Celebrating Cook Island Language Week Opening Ceremony 30/ 7/2018 . Week 2
Theme: COOK ISLANDS
Kia ngākau parau, kia rangarangatu to tatou Reo Māori Kūki Āirani
Be proud of our Reo Māori Kūki Āirani and protect its future!
The Cook Island are made up of fifteen small islands located in the South Pacific Ocean and have a total land area of approximately 240 square kilometres.
The Cook Islands lie north-east of New Zealand, between French Polynesia and Fiji and were first settled in the 6th century AD by Polynesian people, who migrated from Tahiti. Nowadays, the population is just under 20,000, although many more Cook Islanders live in New Zealand.
There are fifteen major islands in the Cook Islands, which are divided into two distinct groups of coral atolls: the Southern Cook Islands and the Northern Cook Islands.
The Southern Cook Islands are made from mainly volcanic activity, they are quite hilly and have more vegetation and wildlife.
The Cook Islands are very popular tourist destination.
The majority of the population lives in the Southern group, while the Northern Cook Islands group consists of flat coral atolls which are sparsly populated.

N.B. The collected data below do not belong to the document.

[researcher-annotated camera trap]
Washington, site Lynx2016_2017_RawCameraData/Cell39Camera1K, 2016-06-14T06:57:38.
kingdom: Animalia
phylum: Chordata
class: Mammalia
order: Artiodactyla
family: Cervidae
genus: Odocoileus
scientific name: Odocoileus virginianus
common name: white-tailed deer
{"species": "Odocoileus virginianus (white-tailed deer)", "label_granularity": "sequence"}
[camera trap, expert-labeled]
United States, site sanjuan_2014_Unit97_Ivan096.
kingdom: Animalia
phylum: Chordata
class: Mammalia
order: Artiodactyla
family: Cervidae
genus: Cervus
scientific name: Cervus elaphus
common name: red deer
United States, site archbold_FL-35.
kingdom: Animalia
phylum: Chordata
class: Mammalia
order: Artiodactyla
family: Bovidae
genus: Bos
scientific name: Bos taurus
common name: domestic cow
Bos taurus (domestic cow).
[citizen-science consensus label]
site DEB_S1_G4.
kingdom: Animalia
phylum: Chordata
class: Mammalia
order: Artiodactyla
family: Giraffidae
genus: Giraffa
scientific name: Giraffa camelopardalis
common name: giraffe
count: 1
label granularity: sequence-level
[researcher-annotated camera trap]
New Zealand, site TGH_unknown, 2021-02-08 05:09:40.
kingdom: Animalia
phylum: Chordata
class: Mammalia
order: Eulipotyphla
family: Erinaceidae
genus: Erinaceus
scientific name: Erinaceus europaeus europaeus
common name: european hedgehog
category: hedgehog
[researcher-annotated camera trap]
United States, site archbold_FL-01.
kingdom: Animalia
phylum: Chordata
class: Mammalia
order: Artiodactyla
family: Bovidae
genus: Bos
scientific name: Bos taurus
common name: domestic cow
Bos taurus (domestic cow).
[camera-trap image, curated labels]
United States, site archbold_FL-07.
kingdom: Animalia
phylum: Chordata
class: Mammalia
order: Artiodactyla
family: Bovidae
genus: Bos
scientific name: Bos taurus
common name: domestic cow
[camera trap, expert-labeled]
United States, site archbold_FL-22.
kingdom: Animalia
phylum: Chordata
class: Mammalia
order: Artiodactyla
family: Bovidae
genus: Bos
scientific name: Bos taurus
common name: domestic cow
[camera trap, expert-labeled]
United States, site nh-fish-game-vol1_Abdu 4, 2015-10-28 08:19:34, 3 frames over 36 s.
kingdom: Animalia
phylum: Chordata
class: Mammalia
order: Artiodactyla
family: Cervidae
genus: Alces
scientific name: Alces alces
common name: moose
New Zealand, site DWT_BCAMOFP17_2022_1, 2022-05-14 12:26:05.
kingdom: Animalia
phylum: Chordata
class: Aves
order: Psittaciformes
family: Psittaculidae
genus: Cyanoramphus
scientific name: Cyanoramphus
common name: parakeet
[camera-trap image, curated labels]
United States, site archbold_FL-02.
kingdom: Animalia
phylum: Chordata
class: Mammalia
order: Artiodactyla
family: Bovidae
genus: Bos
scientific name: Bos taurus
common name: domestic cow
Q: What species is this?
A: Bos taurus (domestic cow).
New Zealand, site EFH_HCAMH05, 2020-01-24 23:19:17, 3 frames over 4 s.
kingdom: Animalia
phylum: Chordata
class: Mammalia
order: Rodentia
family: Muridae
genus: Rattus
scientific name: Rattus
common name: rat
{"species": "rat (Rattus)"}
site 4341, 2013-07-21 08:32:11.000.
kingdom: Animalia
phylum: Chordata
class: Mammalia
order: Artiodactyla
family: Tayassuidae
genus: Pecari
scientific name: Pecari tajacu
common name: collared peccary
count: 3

An atoll is a sunken volcano topped with coral growth.
Today we had the Openeing ceremony for the Cook Island Language week
The students have today coloured in their flowers and turtles to form a Tivaevae. Tivaevae or tivaivai (Cook Islands Māori: tīvaevae) in the Cook Islands, tifaifai in French Polynesia, is a form of artistic quilting traditionally done by Polynesian women. The word literally means "patches", in reference to the pieces of material sewn together.
Tomorrow the class will be painting and sticking their designs onto a big piece of paper and together that will form into a Tivaevaa.